* [TASK TO CARRY OUT]
Output, without any change, the stretch of the listing below from the line that contains "What is the distance at" through the end of the listing.

━━━━━ MATERIAL TO PROCESS ━━━━━

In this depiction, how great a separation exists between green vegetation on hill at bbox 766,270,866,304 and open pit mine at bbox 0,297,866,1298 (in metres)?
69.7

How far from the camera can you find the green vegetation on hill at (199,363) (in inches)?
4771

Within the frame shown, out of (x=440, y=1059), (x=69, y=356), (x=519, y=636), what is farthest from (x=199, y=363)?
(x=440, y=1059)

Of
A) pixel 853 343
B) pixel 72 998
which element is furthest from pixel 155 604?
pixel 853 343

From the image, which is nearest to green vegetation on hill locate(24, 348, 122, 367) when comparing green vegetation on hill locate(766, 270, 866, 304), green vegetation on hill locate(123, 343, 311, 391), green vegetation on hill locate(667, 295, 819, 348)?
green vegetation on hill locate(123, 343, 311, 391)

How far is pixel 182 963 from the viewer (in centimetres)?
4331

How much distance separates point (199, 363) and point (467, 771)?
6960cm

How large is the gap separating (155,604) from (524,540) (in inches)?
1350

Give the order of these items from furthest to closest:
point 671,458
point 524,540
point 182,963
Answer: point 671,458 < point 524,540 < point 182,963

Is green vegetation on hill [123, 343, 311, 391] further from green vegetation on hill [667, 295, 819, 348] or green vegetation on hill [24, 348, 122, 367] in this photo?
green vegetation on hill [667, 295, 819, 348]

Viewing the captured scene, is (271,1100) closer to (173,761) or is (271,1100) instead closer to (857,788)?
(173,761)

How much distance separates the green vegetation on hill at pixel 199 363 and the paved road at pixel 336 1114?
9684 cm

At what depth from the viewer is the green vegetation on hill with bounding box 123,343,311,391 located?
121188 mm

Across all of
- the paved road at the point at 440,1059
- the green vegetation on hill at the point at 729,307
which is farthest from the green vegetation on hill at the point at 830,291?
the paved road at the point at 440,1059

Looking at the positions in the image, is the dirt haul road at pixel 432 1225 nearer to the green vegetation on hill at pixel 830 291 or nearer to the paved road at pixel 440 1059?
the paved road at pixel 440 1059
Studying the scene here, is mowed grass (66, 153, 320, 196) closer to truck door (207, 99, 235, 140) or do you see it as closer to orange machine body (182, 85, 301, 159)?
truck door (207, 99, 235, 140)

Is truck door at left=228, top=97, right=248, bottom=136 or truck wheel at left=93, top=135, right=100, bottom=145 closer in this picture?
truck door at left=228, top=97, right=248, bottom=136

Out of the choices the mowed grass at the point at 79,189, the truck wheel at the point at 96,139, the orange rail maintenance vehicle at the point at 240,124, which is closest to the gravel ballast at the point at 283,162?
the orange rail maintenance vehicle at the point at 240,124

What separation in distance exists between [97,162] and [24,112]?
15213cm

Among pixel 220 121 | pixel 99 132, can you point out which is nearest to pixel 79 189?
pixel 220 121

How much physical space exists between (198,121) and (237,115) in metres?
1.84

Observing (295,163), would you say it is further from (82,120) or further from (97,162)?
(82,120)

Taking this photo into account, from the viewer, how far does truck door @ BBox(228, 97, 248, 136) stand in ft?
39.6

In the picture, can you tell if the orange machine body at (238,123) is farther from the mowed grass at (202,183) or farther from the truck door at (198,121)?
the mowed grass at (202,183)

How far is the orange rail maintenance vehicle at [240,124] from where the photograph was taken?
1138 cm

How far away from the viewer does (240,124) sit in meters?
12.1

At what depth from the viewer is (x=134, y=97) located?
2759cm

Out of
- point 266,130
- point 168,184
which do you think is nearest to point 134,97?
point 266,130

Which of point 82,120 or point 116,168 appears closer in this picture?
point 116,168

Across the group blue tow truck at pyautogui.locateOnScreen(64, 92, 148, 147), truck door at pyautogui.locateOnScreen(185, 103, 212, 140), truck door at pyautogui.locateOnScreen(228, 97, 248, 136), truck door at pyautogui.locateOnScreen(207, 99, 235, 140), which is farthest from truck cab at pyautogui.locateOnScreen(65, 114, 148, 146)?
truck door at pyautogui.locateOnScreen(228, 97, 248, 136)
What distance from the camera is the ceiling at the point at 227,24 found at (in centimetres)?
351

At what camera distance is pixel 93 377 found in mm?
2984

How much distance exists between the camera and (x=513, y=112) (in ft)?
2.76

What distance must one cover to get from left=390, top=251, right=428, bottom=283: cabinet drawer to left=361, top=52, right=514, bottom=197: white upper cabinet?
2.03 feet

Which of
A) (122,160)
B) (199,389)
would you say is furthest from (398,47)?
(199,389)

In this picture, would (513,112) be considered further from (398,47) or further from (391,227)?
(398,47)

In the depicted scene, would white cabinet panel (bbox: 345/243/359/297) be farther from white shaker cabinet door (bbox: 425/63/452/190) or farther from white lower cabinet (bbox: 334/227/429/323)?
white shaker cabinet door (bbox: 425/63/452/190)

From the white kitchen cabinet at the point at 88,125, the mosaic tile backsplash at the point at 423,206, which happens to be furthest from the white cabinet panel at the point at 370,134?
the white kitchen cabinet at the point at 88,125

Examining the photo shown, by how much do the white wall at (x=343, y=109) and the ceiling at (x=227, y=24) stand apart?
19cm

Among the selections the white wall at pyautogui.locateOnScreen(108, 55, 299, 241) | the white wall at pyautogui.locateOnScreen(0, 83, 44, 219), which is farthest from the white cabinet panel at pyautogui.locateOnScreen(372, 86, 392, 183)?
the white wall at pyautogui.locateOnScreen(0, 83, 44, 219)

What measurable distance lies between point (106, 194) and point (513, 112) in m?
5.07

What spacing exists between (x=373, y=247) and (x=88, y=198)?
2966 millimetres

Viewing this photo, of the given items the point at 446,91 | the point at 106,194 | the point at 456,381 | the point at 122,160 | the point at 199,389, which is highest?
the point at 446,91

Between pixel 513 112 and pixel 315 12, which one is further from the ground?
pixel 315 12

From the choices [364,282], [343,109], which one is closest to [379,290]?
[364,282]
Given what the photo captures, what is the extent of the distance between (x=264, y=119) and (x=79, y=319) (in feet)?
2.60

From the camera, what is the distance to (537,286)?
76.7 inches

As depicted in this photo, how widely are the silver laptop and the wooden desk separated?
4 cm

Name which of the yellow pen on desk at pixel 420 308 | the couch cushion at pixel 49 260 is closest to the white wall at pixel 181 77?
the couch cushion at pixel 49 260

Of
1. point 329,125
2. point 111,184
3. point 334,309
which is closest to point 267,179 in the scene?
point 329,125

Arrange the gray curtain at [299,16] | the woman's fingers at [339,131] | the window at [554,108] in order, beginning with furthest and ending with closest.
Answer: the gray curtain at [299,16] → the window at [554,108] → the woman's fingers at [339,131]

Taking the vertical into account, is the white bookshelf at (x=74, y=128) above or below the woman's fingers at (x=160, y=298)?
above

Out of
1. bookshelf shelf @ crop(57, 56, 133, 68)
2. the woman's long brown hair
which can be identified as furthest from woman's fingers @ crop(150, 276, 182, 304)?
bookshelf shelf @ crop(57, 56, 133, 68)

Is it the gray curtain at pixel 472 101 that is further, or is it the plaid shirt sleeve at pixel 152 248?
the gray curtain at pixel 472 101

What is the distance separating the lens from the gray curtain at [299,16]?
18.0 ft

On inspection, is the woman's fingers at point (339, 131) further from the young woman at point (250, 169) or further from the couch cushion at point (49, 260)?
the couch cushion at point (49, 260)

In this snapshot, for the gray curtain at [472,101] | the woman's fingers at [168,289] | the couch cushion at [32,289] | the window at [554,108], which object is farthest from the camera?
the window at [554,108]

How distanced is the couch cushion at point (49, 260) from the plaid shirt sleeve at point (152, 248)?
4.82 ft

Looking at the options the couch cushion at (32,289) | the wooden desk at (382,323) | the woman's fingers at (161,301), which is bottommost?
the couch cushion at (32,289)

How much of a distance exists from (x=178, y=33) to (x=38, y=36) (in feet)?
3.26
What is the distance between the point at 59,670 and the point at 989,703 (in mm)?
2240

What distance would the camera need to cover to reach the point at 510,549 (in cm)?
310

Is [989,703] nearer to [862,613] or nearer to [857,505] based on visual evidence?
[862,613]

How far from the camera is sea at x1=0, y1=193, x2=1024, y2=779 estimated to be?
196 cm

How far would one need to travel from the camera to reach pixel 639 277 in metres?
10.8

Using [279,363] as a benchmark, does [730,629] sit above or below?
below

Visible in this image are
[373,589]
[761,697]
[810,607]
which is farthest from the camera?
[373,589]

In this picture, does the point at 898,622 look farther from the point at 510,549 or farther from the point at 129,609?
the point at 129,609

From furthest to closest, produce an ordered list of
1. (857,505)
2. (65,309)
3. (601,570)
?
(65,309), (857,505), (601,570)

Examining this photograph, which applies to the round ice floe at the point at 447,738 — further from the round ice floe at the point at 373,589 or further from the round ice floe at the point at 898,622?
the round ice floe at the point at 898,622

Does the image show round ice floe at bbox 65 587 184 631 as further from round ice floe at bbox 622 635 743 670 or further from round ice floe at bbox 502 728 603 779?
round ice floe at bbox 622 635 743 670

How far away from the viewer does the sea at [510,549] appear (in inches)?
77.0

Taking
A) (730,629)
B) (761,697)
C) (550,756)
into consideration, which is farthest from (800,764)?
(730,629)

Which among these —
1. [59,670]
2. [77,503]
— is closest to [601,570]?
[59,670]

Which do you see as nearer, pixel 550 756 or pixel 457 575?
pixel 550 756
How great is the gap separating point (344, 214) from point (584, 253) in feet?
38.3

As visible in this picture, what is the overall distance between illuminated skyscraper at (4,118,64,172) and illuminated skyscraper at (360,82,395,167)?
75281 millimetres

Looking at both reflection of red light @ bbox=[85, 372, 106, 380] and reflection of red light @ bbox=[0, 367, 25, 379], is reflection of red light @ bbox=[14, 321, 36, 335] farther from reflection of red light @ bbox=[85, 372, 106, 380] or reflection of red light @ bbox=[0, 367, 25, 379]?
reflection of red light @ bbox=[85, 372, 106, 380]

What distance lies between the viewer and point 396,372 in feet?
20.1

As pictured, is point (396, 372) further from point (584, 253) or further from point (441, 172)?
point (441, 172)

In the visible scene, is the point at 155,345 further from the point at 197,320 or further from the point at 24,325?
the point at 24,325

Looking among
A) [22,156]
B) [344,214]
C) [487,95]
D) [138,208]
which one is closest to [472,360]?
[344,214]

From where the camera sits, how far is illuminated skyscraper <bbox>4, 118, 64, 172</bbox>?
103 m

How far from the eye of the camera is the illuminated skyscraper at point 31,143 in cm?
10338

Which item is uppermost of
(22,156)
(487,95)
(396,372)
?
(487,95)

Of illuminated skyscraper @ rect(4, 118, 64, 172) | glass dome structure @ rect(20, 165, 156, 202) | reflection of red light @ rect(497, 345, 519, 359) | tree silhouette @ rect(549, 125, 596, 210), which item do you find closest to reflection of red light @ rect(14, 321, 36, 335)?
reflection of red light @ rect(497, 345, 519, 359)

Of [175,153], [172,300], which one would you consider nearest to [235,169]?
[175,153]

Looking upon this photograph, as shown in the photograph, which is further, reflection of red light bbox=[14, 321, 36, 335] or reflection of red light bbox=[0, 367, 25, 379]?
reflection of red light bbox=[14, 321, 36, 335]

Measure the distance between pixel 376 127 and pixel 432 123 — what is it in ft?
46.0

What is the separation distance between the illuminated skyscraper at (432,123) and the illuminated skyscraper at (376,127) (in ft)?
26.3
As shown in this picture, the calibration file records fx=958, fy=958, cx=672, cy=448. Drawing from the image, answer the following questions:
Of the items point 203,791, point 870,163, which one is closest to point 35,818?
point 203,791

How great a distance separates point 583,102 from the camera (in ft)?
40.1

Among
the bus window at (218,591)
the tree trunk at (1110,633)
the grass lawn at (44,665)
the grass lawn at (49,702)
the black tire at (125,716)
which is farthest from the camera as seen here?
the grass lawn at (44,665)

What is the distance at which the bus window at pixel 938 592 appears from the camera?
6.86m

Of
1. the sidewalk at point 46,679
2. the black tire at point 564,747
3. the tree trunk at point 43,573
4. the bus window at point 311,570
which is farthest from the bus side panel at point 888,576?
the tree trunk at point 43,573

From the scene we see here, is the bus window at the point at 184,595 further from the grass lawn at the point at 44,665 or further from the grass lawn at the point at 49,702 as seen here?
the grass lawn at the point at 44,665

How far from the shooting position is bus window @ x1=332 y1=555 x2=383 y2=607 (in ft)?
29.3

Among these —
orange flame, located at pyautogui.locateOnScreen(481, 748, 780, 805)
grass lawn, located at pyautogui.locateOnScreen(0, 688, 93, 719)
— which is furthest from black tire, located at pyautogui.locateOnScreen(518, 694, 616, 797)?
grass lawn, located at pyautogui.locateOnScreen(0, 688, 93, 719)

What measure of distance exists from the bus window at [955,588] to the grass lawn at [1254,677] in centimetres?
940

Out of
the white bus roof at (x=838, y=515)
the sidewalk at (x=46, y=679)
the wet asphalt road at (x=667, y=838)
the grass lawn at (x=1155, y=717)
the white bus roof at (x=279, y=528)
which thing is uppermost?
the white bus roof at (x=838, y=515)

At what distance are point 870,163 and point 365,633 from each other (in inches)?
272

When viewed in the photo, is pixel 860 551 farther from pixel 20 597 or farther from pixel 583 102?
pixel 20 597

━━━━━

* [RESULT]
What is the distance at which the bus window at pixel 938 592 appears from the camera?
6.86m

Of
1. the sidewalk at point 46,679
2. the black tire at point 564,747
3. the tree trunk at point 43,573
4. the bus window at point 311,570
which is farthest from the bus side panel at point 888,576?
the tree trunk at point 43,573

From the scene we see here, is the bus window at the point at 184,595 further from the grass lawn at the point at 44,665 or further from the grass lawn at the point at 49,702 as seen here?
the grass lawn at the point at 44,665

How far from the shooting position is bus window @ x1=332 y1=555 x2=383 y2=607 (in ft)?
29.3

Among these —
orange flame, located at pyautogui.locateOnScreen(481, 748, 780, 805)
grass lawn, located at pyautogui.locateOnScreen(0, 688, 93, 719)
— which is furthest from black tire, located at pyautogui.locateOnScreen(518, 694, 616, 797)?
grass lawn, located at pyautogui.locateOnScreen(0, 688, 93, 719)

What measure of distance exists from the bus window at [955,588] to the grass lawn at [1254,677] in centimetres?
940

Out of
the white bus roof at (x=838, y=515)
the sidewalk at (x=46, y=679)
the wet asphalt road at (x=667, y=838)
the grass lawn at (x=1155, y=717)
the white bus roof at (x=279, y=528)
which thing is uppermost?
the white bus roof at (x=838, y=515)

At what distance are point 870,163 and point 365,633 from each other (in inches)?
272

When viewed in the photo, is pixel 860 551 farther from pixel 20 597 or farther from pixel 583 102?
pixel 20 597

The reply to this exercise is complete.